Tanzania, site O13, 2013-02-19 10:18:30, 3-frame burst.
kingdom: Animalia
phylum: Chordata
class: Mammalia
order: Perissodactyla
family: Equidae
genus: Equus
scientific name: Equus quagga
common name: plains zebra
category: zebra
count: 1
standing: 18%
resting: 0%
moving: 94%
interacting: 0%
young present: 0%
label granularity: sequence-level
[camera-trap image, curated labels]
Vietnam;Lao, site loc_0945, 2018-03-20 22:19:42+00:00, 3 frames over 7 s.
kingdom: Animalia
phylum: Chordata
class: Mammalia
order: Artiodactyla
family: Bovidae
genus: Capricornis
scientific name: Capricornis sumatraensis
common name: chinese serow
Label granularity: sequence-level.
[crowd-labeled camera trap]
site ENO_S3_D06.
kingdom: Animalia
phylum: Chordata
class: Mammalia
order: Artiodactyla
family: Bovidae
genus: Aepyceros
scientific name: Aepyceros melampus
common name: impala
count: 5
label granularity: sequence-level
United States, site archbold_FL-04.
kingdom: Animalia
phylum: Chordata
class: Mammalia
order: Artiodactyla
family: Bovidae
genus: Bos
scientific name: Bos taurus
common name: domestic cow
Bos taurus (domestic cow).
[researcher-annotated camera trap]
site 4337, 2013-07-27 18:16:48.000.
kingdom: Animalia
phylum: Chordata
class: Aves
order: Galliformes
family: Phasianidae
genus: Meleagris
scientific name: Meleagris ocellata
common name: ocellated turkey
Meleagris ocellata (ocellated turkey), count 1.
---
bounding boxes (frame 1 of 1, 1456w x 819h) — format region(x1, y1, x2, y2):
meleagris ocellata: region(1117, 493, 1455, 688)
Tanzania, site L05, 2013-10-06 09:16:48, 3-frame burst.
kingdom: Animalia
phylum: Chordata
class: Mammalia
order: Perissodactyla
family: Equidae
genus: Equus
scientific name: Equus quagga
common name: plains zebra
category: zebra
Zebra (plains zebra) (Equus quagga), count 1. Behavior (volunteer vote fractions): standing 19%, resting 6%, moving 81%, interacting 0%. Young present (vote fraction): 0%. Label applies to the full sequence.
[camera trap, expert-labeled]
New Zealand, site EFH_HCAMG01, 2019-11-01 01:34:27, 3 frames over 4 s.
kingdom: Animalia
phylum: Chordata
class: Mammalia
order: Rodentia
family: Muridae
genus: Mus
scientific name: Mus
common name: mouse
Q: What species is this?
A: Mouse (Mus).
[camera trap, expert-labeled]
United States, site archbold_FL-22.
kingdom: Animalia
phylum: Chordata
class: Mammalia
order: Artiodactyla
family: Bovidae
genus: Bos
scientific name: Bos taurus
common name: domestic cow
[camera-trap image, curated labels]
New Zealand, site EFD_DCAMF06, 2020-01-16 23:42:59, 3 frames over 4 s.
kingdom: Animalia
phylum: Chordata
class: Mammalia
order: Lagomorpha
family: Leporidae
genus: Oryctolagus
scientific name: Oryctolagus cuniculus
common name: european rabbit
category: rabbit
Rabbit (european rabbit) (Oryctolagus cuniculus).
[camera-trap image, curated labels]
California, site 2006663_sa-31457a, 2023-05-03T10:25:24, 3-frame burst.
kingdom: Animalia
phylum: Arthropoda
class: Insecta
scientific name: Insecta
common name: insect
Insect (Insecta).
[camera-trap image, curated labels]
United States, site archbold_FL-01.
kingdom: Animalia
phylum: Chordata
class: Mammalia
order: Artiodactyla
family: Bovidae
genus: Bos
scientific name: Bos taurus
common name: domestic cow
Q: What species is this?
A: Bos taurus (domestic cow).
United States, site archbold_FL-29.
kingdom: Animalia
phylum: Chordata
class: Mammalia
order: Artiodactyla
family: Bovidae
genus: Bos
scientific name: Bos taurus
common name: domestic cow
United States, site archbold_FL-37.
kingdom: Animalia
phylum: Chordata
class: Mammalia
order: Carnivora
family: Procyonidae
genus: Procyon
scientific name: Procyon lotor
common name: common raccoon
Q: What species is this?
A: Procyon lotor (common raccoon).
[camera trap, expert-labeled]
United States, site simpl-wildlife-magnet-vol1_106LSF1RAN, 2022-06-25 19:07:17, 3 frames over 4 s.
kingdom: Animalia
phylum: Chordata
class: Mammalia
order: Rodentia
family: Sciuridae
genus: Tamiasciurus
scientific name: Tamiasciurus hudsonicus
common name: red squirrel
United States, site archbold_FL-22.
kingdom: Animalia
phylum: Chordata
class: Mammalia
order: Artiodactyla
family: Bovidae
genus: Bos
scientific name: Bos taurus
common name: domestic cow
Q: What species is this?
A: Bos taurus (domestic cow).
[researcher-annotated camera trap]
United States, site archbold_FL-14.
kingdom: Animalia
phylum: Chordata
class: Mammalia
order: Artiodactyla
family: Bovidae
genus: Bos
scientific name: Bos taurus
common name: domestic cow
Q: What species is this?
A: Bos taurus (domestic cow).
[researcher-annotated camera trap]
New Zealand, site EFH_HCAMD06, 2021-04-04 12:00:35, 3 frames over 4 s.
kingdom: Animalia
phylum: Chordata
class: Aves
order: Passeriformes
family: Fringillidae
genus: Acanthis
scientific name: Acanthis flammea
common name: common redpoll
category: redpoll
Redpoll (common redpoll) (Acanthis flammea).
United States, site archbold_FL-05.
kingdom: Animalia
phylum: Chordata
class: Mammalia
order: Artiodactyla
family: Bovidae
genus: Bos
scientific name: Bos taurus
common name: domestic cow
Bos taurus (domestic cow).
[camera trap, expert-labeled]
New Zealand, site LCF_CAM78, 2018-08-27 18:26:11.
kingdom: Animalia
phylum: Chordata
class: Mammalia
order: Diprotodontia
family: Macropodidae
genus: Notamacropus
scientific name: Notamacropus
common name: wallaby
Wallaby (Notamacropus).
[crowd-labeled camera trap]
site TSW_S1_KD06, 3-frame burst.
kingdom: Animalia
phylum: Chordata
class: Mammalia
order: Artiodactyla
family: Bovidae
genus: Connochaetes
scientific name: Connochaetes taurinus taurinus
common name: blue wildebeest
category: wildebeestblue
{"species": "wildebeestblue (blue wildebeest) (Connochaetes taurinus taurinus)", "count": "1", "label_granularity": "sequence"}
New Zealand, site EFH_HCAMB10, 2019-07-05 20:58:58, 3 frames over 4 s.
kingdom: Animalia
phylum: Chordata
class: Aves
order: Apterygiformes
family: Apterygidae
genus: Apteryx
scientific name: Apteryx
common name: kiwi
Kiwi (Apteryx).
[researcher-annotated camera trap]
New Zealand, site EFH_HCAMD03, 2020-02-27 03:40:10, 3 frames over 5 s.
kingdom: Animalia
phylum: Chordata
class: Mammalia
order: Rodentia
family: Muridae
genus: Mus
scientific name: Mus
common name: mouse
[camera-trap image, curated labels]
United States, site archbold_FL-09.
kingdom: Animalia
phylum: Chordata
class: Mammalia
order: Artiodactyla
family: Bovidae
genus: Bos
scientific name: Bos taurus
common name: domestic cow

-------------------------

HOW TO COMPLETE THIS TASK:
From the first line to the last, reproduce the data above exactly.

EXERCISE ANSWER:
Tanzania, site O13, 2013-02-19 10:18:30, 3-frame burst.
kingdom: Animalia
phylum: Chordata
class: Mammalia
order: Perissodactyla
family: Equidae
genus: Equus
scientific name: Equus quagga
common name: plains zebra
category: zebra
count: 1
standing: 18%
resting: 0%
moving: 94%
interacting: 0%
young present: 0%
label granularity: sequence-level
[camera-trap image, curated labels]
Vietnam;Lao, site loc_0945, 2018-03-20 22:19:42+00:00, 3 frames over 7 s.
kingdom: Animalia
phylum: Chordata
class: Mammalia
order: Artiodactyla
family: Bovidae
genus: Capricornis
scientific name: Capricornis sumatraensis
common name: chinese serow
Label granularity: sequence-level.
[crowd-labeled camera trap]
site ENO_S3_D06.
kingdom: Animalia
phylum: Chordata
class: Mammalia
order: Artiodactyla
family: Bovidae
genus: Aepyceros
scientific name: Aepyceros melampus
common name: impala
count: 5
label granularity: sequence-level
United States, site archbold_FL-04.
kingdom: Animalia
phylum: Chordata
class: Mammalia
order: Artiodactyla
family: Bovidae
genus: Bos
scientific name: Bos taurus
common name: domestic cow
Bos taurus (domestic cow).
[researcher-annotated camera trap]
site 4337, 2013-07-27 18:16:48.000.
kingdom: Animalia
phylum: Chordata
class: Aves
order: Galliformes
family: Phasianidae
genus: Meleagris
scientific name: Meleagris ocellata
common name: ocellated turkey
Meleagris ocellata (ocellated turkey), count 1.
---
bounding boxes (frame 1 of 1, 1456w x 819h) — format region(x1, y1, x2, y2):
meleagris ocellata: region(1117, 493, 1455, 688)
Tanzania, site L05, 2013-10-06 09:16:48, 3-frame burst.
kingdom: Animalia
phylum: Chordata
class: Mammalia
order: Perissodactyla
family: Equidae
genus: Equus
scientific name: Equus quagga
common name: plains zebra
category: zebra
Zebra (plains zebra) (Equus quagga), count 1. Behavior (volunteer vote fractions): standing 19%, resting 6%, moving 81%, interacting 0%. Young present (vote fraction): 0%. Label applies to the full sequence.
[camera trap, expert-labeled]
New Zealand, site EFH_HCAMG01, 2019-11-01 01:34:27, 3 frames over 4 s.
kingdom: Animalia
phylum: Chordata
class: Mammalia
order: Rodentia
family: Muridae
genus: Mus
scientific name: Mus
common name: mouse
Q: What species is this?
A: Mouse (Mus).
[camera trap, expert-labeled]
United States, site archbold_FL-22.
kingdom: Animalia
phylum: Chordata
class: Mammalia
order: Artiodactyla
family: Bovidae
genus: Bos
scientific name: Bos taurus
common name: domestic cow
[camera-trap image, curated labels]
New Zealand, site EFD_DCAMF06, 2020-01-16 23:42:59, 3 frames over 4 s.
kingdom: Animalia
phylum: Chordata
class: Mammalia
order: Lagomorpha
family: Leporidae
genus: Oryctolagus
scientific name: Oryctolagus cuniculus
common name: european rabbit
category: rabbit
Rabbit (european rabbit) (Oryctolagus cuniculus).
[camera-trap image, curated labels]
California, site 2006663_sa-31457a, 2023-05-03T10:25:24, 3-frame burst.
kingdom: Animalia
phylum: Arthropoda
class: Insecta
scientific name: Insecta
common name: insect
Insect (Insecta).
[camera-trap image, curated labels]
United States, site archbold_FL-01.
kingdom: Animalia
phylum: Chordata
class: Mammalia
order: Artiodactyla
family: Bovidae
genus: Bos
scientific name: Bos taurus
common name: domestic cow
Q: What species is this?
A: Bos taurus (domestic cow).
United States, site archbold_FL-29.
kingdom: Animalia
phylum: Chordata
class: Mammalia
order: Artiodactyla
family: Bovidae
genus: Bos
scientific name: Bos taurus
common name: domestic cow
United States, site archbold_FL-37.
kingdom: Animalia
phylum: Chordata
class: Mammalia
order: Carnivora
family: Procyonidae
genus: Procyon
scientific name: Procyon lotor
common name: common raccoon
Q: What species is this?
A: Procyon lotor (common raccoon).
[camera trap, expert-labeled]
United States, site simpl-wildlife-magnet-vol1_106LSF1RAN, 2022-06-25 19:07:17, 3 frames over 4 s.
kingdom: Animalia
phylum: Chordata
class: Mammalia
order: Rodentia
family: Sciuridae
genus: Tamiasciurus
scientific name: Tamiasciurus hudsonicus
common name: red squirrel
United States, site archbold_FL-22.
kingdom: Animalia
phylum: Chordata
class: Mammalia
order: Artiodactyla
family: Bovidae
genus: Bos
scientific name: Bos taurus
common name: domestic cow
Q: What species is this?
A: Bos taurus (domestic cow).
[researcher-annotated camera trap]
United States, site archbold_FL-14.
kingdom: Animalia
phylum: Chordata
class: Mammalia
order: Artiodactyla
family: Bovidae
genus: Bos
scientific name: Bos taurus
common name: domestic cow
Q: What species is this?
A: Bos taurus (domestic cow).
[researcher-annotated camera trap]
New Zealand, site EFH_HCAMD06, 2021-04-04 12:00:35, 3 frames over 4 s.
kingdom: Animalia
phylum: Chordata
class: Aves
order: Passeriformes
family: Fringillidae
genus: Acanthis
scientific name: Acanthis flammea
common name: common redpoll
category: redpoll
Redpoll (common redpoll) (Acanthis flammea).
United States, site archbold_FL-05.
kingdom: Animalia
phylum: Chordata
class: Mammalia
order: Artiodactyla
family: Bovidae
genus: Bos
scientific name: Bos taurus
common name: domestic cow
Bos taurus (domestic cow).
[camera trap, expert-labeled]
New Zealand, site LCF_CAM78, 2018-08-27 18:26:11.
kingdom: Animalia
phylum: Chordata
class: Mammalia
order: Diprotodontia
family: Macropodidae
genus: Notamacropus
scientific name: Notamacropus
common name: wallaby
Wallaby (Notamacropus).
[crowd-labeled camera trap]
site TSW_S1_KD06, 3-frame burst.
kingdom: Animalia
phylum: Chordata
class: Mammalia
order: Artiodactyla
family: Bovidae
genus: Connochaetes
scientific name: Connochaetes taurinus taurinus
common name: blue wildebeest
category: wildebeestblue
{"species": "wildebeestblue (blue wildebeest) (Connochaetes taurinus taurinus)", "count": "1", "label_granularity": "sequence"}
New Zealand, site EFH_HCAMB10, 2019-07-05 20:58:58, 3 frames over 4 s.
kingdom: Animalia
phylum: Chordata
class: Aves
order: Apterygiformes
family: Apterygidae
genus: Apteryx
scientific name: Apteryx
common name: kiwi
Kiwi (Apteryx).
[researcher-annotated camera trap]
New Zealand, site EFH_HCAMD03, 2020-02-27 03:40:10, 3 frames over 5 s.
kingdom: Animalia
phylum: Chordata
class: Mammalia
order: Rodentia
family: Muridae
genus: Mus
scientific name: Mus
common name: mouse
[camera-trap image, curated labels]
United States, site archbold_FL-09.
kingdom: Animalia
phylum: Chordata
class: Mammalia
order: Artiodactyla
family: Bovidae
genus: Bos
scientific name: Bos taurus
common name: domestic cow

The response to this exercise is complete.